The shirt is mine, the pants are mine, the bra not so much
Sry I left before you woke up. The house was really fucked up and I didn't feel like helping you clean. PS Somebody threw up on your dog
I wish there was a lawn mower version of Roomba so I could just drink and cheer it on from the stoop.
im just sayin im driving an hr to pick her up, just cause shes your gf doesnt mean i shouldnt be entitled to a bj
U owe me five dollars for that paper towel you bet i wouldnt eat last night
Yeah we can't find him. He left a note saying he left and isn't that drunk with what appears to be an attempt at the quadratic formula for proof. He also wrote down his number and left his phone by the note
she left around the point i tried to tie her hair around my dick
Wingman of the year award. I made out with her gay roommate in order for you to get laid. Better have been good.
The gay roommate was probably better than her. Consider yourself lucky.
Okay we're getting vodka and coming
Okay. Joe has my machete attached to his belt
I really shouldn't be this use to hearing "YOURE THAT GIRL?!?!"
You said that when your ex gave you a blowjob her mouth was like velvet
He said that I looked like a "ghost had crawled up into my vagina and died"..so yeah, I'd say the hangover was noticeable.
If Anthony Weiner can get in trouble for sexting 2 or 3 girls I dunno how politicians will make it in 10 years.

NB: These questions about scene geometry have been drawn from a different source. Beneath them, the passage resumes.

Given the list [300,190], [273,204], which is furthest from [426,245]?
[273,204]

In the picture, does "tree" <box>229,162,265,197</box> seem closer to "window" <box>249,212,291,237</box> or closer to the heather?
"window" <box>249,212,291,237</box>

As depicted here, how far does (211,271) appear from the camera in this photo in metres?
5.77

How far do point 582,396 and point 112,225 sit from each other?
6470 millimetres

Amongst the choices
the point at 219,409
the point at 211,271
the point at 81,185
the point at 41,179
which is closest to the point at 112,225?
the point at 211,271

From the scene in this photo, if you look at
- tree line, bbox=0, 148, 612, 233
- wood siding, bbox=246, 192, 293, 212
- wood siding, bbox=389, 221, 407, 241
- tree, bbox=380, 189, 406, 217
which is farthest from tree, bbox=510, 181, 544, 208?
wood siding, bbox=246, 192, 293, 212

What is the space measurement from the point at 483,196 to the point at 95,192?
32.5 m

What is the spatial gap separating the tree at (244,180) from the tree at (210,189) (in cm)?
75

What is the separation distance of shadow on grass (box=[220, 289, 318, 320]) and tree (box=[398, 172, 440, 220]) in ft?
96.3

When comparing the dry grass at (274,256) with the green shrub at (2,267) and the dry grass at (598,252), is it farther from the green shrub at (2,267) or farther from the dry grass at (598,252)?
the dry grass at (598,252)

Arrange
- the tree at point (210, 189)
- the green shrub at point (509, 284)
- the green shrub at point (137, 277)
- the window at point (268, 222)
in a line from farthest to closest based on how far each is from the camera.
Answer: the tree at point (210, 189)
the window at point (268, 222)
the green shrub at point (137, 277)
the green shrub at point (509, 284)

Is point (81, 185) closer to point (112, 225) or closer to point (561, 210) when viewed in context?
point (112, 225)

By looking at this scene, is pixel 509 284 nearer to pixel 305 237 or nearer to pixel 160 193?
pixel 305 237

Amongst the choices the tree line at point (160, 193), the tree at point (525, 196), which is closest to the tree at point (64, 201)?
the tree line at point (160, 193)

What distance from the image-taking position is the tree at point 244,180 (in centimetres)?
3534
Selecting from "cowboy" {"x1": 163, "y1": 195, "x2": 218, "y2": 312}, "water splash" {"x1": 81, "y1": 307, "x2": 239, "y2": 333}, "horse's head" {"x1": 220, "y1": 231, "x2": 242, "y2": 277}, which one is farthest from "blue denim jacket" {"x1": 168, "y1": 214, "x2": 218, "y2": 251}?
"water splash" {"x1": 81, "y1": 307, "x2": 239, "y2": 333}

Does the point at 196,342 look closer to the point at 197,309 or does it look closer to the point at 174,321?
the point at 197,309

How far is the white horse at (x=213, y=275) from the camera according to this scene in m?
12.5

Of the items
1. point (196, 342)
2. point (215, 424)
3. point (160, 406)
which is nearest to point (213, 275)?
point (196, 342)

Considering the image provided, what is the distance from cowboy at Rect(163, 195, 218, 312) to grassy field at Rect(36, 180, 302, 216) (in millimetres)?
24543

Lol I would vote for a guy that is trying to be a senator that has a viral video of him motorboating a topless chick
my brother has friends over and I can hear one of them screaming from the basement "BREATHE. FILL YOUR LUNGS. LIVE YOUR LIFE." and it sounds like he's doing some motivational speaking down there but that's actually just how he encourages ppl to take bong hits
Went home last night with that hot British guy. Sounded like I was f-ing in a Harry Potter movie.